Task
Output the entries word for word. Omit images.

START Task data

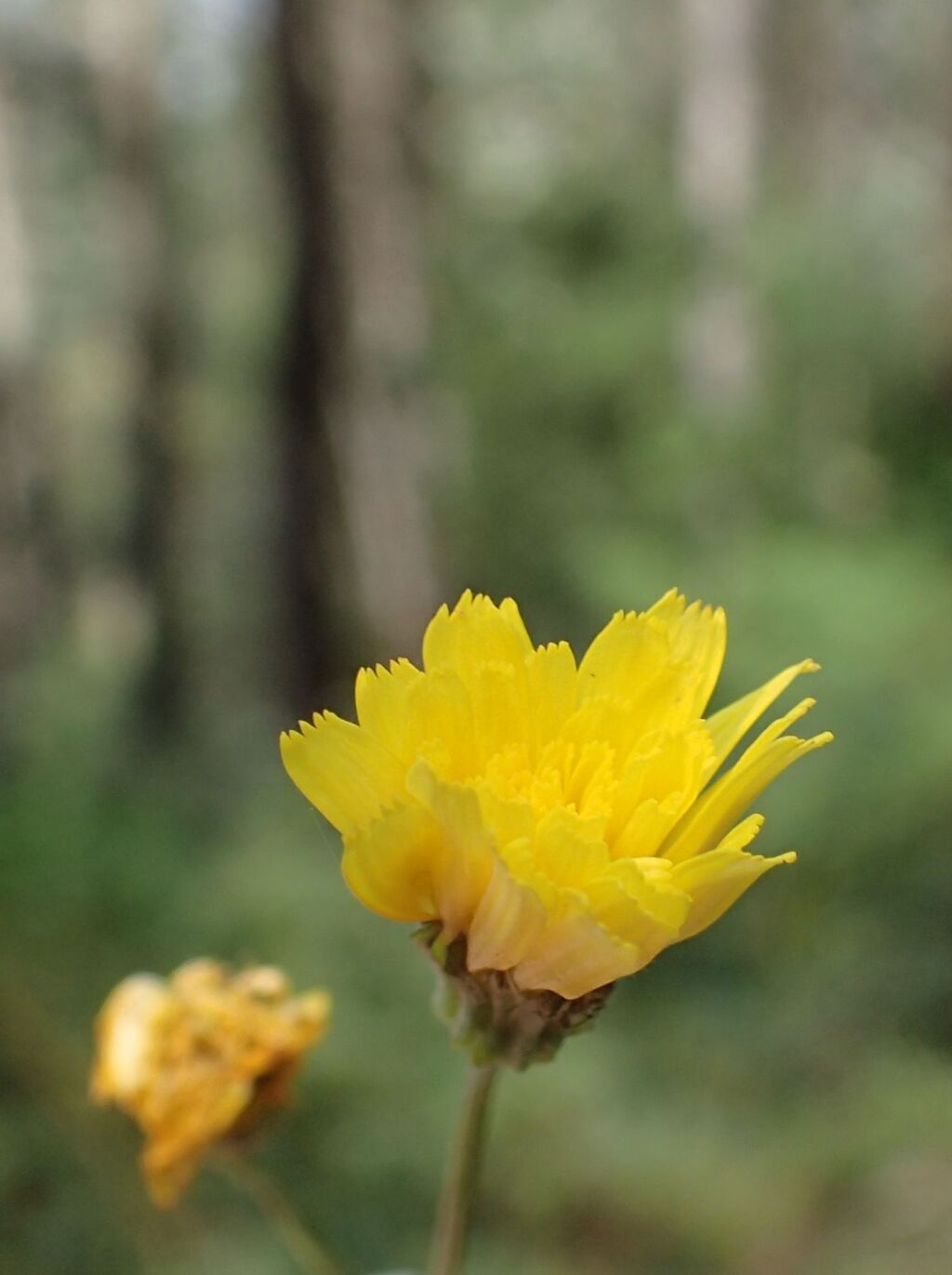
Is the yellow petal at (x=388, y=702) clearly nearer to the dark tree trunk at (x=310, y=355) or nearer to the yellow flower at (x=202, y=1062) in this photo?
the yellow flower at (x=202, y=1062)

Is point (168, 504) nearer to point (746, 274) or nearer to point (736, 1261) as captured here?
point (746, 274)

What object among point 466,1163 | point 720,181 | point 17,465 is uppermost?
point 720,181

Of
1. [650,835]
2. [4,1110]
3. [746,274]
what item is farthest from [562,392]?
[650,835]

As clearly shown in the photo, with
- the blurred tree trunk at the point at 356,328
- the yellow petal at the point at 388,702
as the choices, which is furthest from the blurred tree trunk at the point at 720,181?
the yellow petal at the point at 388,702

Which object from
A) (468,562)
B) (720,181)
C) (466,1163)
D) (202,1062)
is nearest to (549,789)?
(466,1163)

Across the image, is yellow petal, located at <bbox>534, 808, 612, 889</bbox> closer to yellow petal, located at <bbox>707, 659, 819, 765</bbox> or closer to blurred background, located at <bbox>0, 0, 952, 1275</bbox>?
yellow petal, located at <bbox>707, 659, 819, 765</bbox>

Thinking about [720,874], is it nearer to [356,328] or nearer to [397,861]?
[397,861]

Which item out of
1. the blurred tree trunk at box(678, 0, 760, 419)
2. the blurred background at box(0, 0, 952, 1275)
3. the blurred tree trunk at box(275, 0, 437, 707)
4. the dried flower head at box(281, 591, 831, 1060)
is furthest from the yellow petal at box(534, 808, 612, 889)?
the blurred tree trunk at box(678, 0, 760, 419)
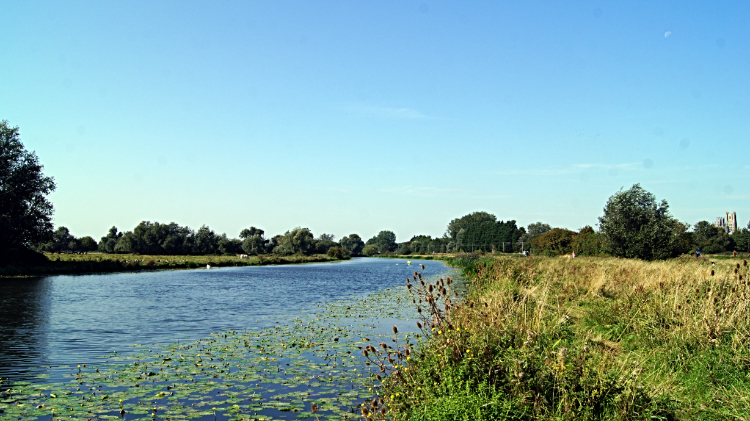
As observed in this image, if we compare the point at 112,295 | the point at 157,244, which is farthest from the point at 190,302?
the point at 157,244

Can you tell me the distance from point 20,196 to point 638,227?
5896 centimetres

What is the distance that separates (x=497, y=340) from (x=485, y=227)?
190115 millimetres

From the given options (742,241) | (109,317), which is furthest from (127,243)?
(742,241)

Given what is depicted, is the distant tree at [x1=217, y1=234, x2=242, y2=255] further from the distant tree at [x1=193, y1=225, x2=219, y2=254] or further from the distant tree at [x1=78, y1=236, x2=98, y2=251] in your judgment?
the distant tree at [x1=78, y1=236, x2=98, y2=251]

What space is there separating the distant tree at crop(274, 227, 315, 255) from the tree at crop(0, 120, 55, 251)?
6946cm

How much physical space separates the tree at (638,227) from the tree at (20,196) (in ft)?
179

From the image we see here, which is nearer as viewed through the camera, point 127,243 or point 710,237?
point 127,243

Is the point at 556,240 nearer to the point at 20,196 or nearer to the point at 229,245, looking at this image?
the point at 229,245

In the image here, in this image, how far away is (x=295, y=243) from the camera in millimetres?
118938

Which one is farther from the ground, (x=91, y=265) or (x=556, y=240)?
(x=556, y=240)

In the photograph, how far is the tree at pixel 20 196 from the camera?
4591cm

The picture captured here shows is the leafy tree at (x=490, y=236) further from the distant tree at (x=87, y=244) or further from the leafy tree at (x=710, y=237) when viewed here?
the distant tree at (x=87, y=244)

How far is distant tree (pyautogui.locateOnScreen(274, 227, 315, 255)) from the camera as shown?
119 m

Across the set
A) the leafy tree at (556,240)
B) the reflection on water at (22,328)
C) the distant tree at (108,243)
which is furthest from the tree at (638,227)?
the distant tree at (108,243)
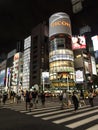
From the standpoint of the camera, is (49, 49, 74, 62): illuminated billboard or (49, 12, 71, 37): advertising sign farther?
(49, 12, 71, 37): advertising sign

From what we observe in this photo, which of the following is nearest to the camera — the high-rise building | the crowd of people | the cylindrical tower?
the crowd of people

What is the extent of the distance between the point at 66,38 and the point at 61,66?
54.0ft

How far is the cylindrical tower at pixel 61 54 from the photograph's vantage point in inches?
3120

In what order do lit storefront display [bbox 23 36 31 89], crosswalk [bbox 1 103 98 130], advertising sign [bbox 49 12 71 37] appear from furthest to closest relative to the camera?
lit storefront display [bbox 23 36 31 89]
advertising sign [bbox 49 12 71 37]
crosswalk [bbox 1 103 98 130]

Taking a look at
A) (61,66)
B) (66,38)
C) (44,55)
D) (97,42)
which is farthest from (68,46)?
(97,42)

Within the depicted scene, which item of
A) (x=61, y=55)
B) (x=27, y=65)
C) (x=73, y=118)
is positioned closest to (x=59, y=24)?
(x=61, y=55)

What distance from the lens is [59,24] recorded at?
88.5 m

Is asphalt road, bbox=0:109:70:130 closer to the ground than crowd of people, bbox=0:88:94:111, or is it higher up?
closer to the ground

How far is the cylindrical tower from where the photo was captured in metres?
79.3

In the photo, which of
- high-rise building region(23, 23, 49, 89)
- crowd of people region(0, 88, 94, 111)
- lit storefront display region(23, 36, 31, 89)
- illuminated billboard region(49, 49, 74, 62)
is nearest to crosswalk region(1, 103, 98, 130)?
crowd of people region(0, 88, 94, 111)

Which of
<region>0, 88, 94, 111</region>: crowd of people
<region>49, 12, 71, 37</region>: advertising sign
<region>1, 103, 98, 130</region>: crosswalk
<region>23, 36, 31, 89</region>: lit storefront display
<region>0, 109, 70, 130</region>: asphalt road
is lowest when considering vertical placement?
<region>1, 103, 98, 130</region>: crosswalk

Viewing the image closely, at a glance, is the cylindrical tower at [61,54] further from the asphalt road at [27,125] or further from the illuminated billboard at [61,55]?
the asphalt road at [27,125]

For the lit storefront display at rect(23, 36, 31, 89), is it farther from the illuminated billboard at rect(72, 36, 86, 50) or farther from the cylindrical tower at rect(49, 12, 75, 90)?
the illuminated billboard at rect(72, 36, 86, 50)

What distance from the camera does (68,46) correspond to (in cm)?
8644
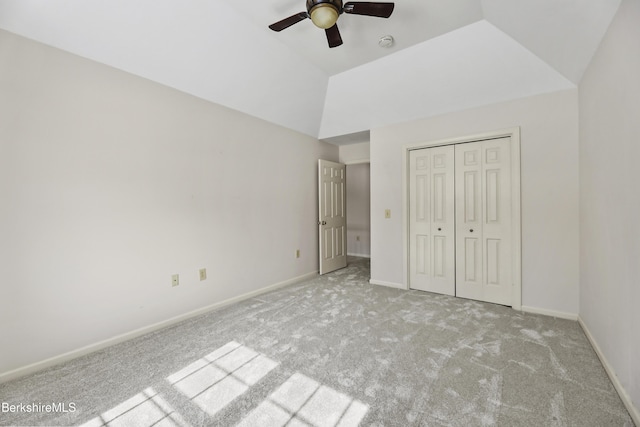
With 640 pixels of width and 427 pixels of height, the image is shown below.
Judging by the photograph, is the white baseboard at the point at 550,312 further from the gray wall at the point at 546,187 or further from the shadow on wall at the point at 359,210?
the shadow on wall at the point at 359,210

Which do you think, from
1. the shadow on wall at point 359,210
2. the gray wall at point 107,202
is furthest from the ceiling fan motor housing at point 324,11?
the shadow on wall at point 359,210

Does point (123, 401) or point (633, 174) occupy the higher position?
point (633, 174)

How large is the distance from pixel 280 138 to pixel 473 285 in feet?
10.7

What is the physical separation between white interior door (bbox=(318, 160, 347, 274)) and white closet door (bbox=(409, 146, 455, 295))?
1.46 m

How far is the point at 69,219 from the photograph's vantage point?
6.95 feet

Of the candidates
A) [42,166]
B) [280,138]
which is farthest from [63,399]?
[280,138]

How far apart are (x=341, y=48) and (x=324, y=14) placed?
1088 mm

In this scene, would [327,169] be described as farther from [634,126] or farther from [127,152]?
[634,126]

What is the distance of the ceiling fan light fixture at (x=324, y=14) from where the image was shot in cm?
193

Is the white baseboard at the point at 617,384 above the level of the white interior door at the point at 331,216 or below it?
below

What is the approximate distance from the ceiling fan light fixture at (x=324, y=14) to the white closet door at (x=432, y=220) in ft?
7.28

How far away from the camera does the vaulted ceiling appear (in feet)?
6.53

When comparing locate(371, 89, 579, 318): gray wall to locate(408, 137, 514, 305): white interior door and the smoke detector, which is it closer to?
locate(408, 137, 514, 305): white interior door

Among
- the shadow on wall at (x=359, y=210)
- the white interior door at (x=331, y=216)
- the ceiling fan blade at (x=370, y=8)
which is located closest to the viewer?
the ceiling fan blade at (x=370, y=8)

END Task data

The reply
Is the yellow petal at (x=388, y=702) clearly nearer to the dark tree trunk at (x=310, y=355) or nearer to the yellow flower at (x=202, y=1062) in this photo?
the yellow flower at (x=202, y=1062)

Is point (168, 504) nearer to point (746, 274) or nearer to point (736, 1261) as captured here?
point (746, 274)

What object among point 466,1163 | point 720,181 | point 17,465 is uppermost?
point 720,181

Of
1. [650,835]
2. [4,1110]
3. [746,274]
what item is farthest from [562,392]?
[650,835]

As clearly shown in the photo, with
- the blurred tree trunk at the point at 356,328
- the yellow petal at the point at 388,702
as the choices, which is furthest from the blurred tree trunk at the point at 720,181?
the yellow petal at the point at 388,702

Which object from
A) (468,562)
B) (720,181)
C) (466,1163)
D) (202,1062)
is nearest to (549,789)?
(466,1163)

Across the image, is yellow petal, located at <bbox>534, 808, 612, 889</bbox> closer to yellow petal, located at <bbox>707, 659, 819, 765</bbox> or closer to blurred background, located at <bbox>0, 0, 952, 1275</bbox>?
yellow petal, located at <bbox>707, 659, 819, 765</bbox>

Thinking about [720,874], is it nearer to [356,328] or nearer to [397,861]?
[397,861]

Which item out of
1. the blurred tree trunk at box(678, 0, 760, 419)
2. the blurred background at box(0, 0, 952, 1275)
3. the blurred tree trunk at box(275, 0, 437, 707)
4. the dried flower head at box(281, 591, 831, 1060)
is furthest from the yellow petal at box(534, 808, 612, 889)?
the blurred tree trunk at box(678, 0, 760, 419)
As observed in this image, if we compare the point at 112,295 | the point at 157,244, which is farthest from the point at 190,302?
the point at 157,244

Can you tell me the distance from point 20,196 to point 638,227?
5896 centimetres

What is the distance that separates (x=497, y=340) from (x=485, y=227)?
190115 millimetres

From the given options (742,241) | (109,317), which is furthest from (127,243)?
(742,241)

Given what is depicted, is the distant tree at [x1=217, y1=234, x2=242, y2=255] further from the distant tree at [x1=193, y1=225, x2=219, y2=254] or further from the distant tree at [x1=78, y1=236, x2=98, y2=251] in your judgment?
the distant tree at [x1=78, y1=236, x2=98, y2=251]

What space is there separating the distant tree at crop(274, 227, 315, 255) from the tree at crop(0, 120, 55, 251)?
6946cm

How much physical space separates the tree at (638,227) from the tree at (20,196) (in ft)?
179

From the image we see here, which is nearer as viewed through the camera, point 127,243 or point 710,237?
point 127,243

Is the point at 556,240 nearer to the point at 20,196 or nearer to the point at 229,245, looking at this image?
the point at 229,245

In the image here, in this image, how far away is (x=295, y=243) from the camera in millimetres?
118938

Which one is farther from the ground, (x=91, y=265) or (x=556, y=240)?
(x=556, y=240)

In the photograph, how far is the tree at pixel 20 196 from the camera?
4591cm

The picture captured here shows is the leafy tree at (x=490, y=236) further from the distant tree at (x=87, y=244) or further from the leafy tree at (x=710, y=237) when viewed here?
the distant tree at (x=87, y=244)

How far is distant tree (pyautogui.locateOnScreen(274, 227, 315, 255)) from the camera as shown?
119 m

Across the set
A) the leafy tree at (556,240)
B) the reflection on water at (22,328)
C) the distant tree at (108,243)
which is furthest from the tree at (638,227)?
the distant tree at (108,243)
From the standpoint of the camera, is (49, 49, 74, 62): illuminated billboard or (49, 12, 71, 37): advertising sign farther?
(49, 12, 71, 37): advertising sign

From what we observe in this photo, which of the following is nearest to the camera — the high-rise building | the crowd of people | the cylindrical tower?
the crowd of people

What is the extent of the distance between the point at 66,38 and the point at 61,66?
54.0ft

How far is the cylindrical tower at pixel 61 54 from the photograph's vantage point in inches?
3120

In what order do lit storefront display [bbox 23 36 31 89], crosswalk [bbox 1 103 98 130], advertising sign [bbox 49 12 71 37] appear from furthest to closest relative to the camera?
lit storefront display [bbox 23 36 31 89]
advertising sign [bbox 49 12 71 37]
crosswalk [bbox 1 103 98 130]

Taking a look at
A) (61,66)
B) (66,38)
C) (44,55)
D) (97,42)
which is farthest from (68,46)?
(97,42)

Within the depicted scene, which item of
A) (x=61, y=55)
B) (x=27, y=65)
C) (x=73, y=118)
is positioned closest to (x=59, y=24)?
(x=61, y=55)

What distance from the lens is [59,24] recorded at?
88.5 m

Is asphalt road, bbox=0:109:70:130 closer to the ground than crowd of people, bbox=0:88:94:111, or is it higher up?
closer to the ground

How far is the cylindrical tower from where the photo was captured in metres?
79.3

In the photo, which of
- high-rise building region(23, 23, 49, 89)
- crowd of people region(0, 88, 94, 111)
- lit storefront display region(23, 36, 31, 89)
- illuminated billboard region(49, 49, 74, 62)
is nearest to crosswalk region(1, 103, 98, 130)?
crowd of people region(0, 88, 94, 111)

Which of
<region>0, 88, 94, 111</region>: crowd of people
<region>49, 12, 71, 37</region>: advertising sign
<region>1, 103, 98, 130</region>: crosswalk
<region>23, 36, 31, 89</region>: lit storefront display
<region>0, 109, 70, 130</region>: asphalt road
is lowest when considering vertical placement?
<region>1, 103, 98, 130</region>: crosswalk

Viewing the image closely, at a glance, is the cylindrical tower at [61,54] further from the asphalt road at [27,125] or further from the illuminated billboard at [61,55]?
the asphalt road at [27,125]

For the lit storefront display at rect(23, 36, 31, 89), is it farther from the illuminated billboard at rect(72, 36, 86, 50) or farther from the cylindrical tower at rect(49, 12, 75, 90)?
the illuminated billboard at rect(72, 36, 86, 50)

What distance from the camera does (68,46) correspond to (in cm)?
8644
With 640 pixels of width and 427 pixels of height, the image is shown below.
Judging by the photograph, is the white baseboard at the point at 550,312 further from the gray wall at the point at 546,187 or further from the shadow on wall at the point at 359,210?
the shadow on wall at the point at 359,210

Which do you think, from
1. the shadow on wall at point 359,210
2. the gray wall at point 107,202
is furthest from the ceiling fan motor housing at point 324,11?
the shadow on wall at point 359,210

Does point (123, 401) or point (633, 174) occupy the higher position?
point (633, 174)

How large is the distance from pixel 280 138 to pixel 473 285 in feet?
10.7

What is the physical separation between white interior door (bbox=(318, 160, 347, 274)) and white closet door (bbox=(409, 146, 455, 295))?
1.46 m

How far is the point at 69,219 from the photograph's vantage point?
6.95 feet

Of the candidates
A) [42,166]
B) [280,138]
which is farthest from [63,399]?
[280,138]

How far apart are (x=341, y=48) and (x=324, y=14) placed?
1088 mm

In this scene, would [327,169] be described as farther from [634,126] or farther from [127,152]?
[634,126]

What is the distance of the ceiling fan light fixture at (x=324, y=14) from where the image was shot in cm?
193

Is the white baseboard at the point at 617,384 above the level of the white interior door at the point at 331,216 or below it?
below

What is the approximate distance from the ceiling fan light fixture at (x=324, y=14) to the white closet door at (x=432, y=220) in ft?
7.28

How far away from the camera does the vaulted ceiling appear (in feet)?
6.53

When comparing locate(371, 89, 579, 318): gray wall to locate(408, 137, 514, 305): white interior door and the smoke detector, which is it closer to?
locate(408, 137, 514, 305): white interior door

Among
- the shadow on wall at (x=359, y=210)
- the white interior door at (x=331, y=216)
- the ceiling fan blade at (x=370, y=8)
which is located closest to the viewer?
the ceiling fan blade at (x=370, y=8)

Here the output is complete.